Transformer-based Models for Supervised Monocular Depth Estimation

Gupta A.; Prince A.A.; Fredo A.R.J.; Robert F.

doi:https://doi.org/10.1109/ICICCSP53532.2022.9862348

Transformer-based Models for Supervised Monocular Depth Estimation

Authors

Gupta A.; Prince A.A.; Fredo A.R.J.; Robert F.

Abstract

Existing traditional solutions for monocular depth estimation, usually use convolution networks as the backbone of their model architecture. This work presents an encoder-decoder network using a transformer architecture that can perform monocular depth estimation on a single RGB image. For environment perception and autonomous navigation systems, where depth estimation is done on edge devices, there is a need for lightweight and efficient models.

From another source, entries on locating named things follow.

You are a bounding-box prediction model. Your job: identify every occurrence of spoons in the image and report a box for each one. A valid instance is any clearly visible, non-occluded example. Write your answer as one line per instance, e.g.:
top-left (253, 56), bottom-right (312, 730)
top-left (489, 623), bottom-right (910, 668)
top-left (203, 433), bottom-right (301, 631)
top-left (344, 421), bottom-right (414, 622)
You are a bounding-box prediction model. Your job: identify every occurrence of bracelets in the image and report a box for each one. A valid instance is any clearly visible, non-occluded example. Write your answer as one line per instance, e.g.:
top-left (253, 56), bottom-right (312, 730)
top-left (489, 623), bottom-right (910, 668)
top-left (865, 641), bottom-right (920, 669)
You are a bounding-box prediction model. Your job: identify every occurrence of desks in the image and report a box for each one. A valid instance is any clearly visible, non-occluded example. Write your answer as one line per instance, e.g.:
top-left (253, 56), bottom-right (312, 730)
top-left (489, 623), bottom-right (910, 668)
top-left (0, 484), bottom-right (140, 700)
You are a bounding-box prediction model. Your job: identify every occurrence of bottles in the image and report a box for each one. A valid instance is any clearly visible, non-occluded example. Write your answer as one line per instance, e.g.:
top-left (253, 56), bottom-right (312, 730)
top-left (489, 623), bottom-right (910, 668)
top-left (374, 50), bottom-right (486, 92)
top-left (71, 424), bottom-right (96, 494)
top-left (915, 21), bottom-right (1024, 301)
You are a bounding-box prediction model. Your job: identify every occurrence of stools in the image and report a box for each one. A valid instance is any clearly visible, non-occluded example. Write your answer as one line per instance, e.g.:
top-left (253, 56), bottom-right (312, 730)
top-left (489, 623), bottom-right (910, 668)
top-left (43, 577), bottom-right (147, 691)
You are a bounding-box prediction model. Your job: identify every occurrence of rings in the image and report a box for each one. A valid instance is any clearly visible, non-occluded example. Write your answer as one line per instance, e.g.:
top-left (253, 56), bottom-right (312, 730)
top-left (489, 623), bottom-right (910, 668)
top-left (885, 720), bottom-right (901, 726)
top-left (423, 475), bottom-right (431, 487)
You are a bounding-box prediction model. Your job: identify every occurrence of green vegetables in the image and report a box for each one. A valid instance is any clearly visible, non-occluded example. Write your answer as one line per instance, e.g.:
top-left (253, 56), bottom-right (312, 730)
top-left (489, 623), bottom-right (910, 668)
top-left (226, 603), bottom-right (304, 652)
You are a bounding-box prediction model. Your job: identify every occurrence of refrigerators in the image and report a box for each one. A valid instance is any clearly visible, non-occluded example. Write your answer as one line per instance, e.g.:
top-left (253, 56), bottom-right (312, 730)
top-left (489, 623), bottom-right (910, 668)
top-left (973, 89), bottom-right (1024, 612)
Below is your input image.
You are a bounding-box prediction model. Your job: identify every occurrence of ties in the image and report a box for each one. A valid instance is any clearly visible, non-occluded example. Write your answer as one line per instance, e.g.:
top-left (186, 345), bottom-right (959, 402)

It is shown that transformer-based architectures provide comparable results to the currently used convolution networks with significantly fewer parameters. Unlike convolutional networks, transformers don't downsample the input progressively at each layer. Maintaining a similar resolution throughout the encoding process allows for global awareness at each stage. 2 different decoder models are implemented on top of a transformer encoder and their usability is evaluated for depth estimation. On comparing with a comparable convolution network, it is observed that on the KITTI outdoor dataset, the lighter transformer model performs better in terms of robustness and accuracy. © 2022 IEEE.